When a hospital patient dies, not an eyebrow is raised, but when a second death occurs shortly after, suspicious are raised, especially when Mistress Thorncoffyn insists she was the intended target, an understandable assumption in Joliffe’s mind. Joliffe sets about finding whether a murderer is afoot and whether Mistress Thorncoffyn is indeed the intended target or if this is just another bout of her hysteria.
It is good to see Joliffe back among his friends and though he did well serving the Bishop in Normandy, he too seems glad to be back with the troupe. He and Rose (who is working in the kitchen) fit easily in with the Sisters who run the hospital; Rose, perhaps a bit too easily in Joliffe’s mind. Joliffe is easygoing and has a wickedly wry sense of humor, though is able to hold his tongue when need be to avoid trouble.
Margaret Frazer depicts the Middle Ages with such ease; there is nothing awkward about the setting or speech of the characters, giving an overall familiar feel and a strong sense of place.
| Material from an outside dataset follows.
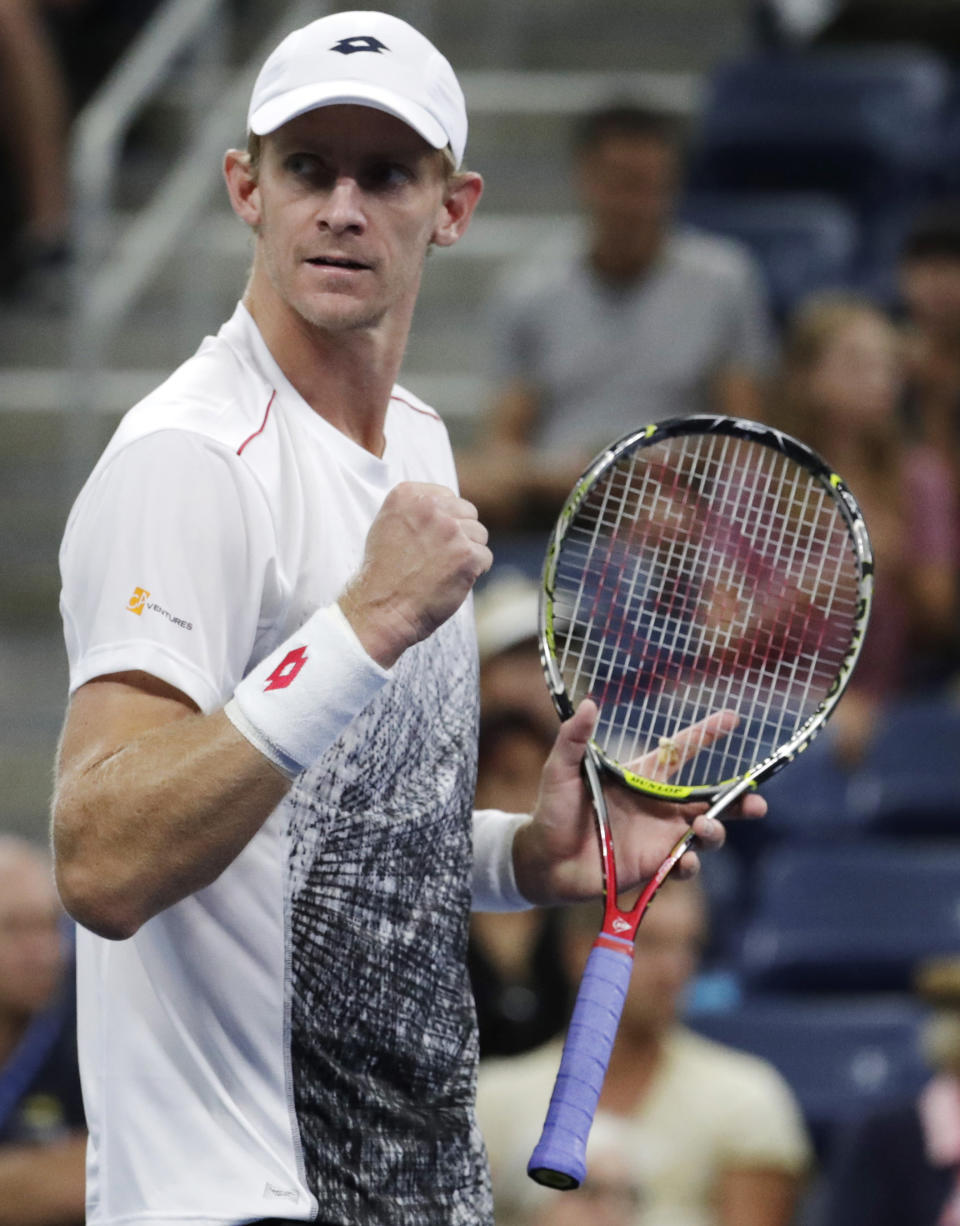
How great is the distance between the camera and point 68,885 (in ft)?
6.44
The Sisters and lay people who care for the hospital and its patients are kind and generous of spirit, dispelling any notions that might exist of unsanitary and substandard conditions.
Even in a Middle Age charity hospital there are secrets and complicated relationships, making conditions ripe for murder. Joliffe’s position at the hospital is such that it allows him to be privy to many conversations that allow him to put the pieces together, using the skills he learned as a spy, to easily catch a murderer. After a brief working respite, Basset is healed and the troupe is ready to travel on and see where the road leads them to next.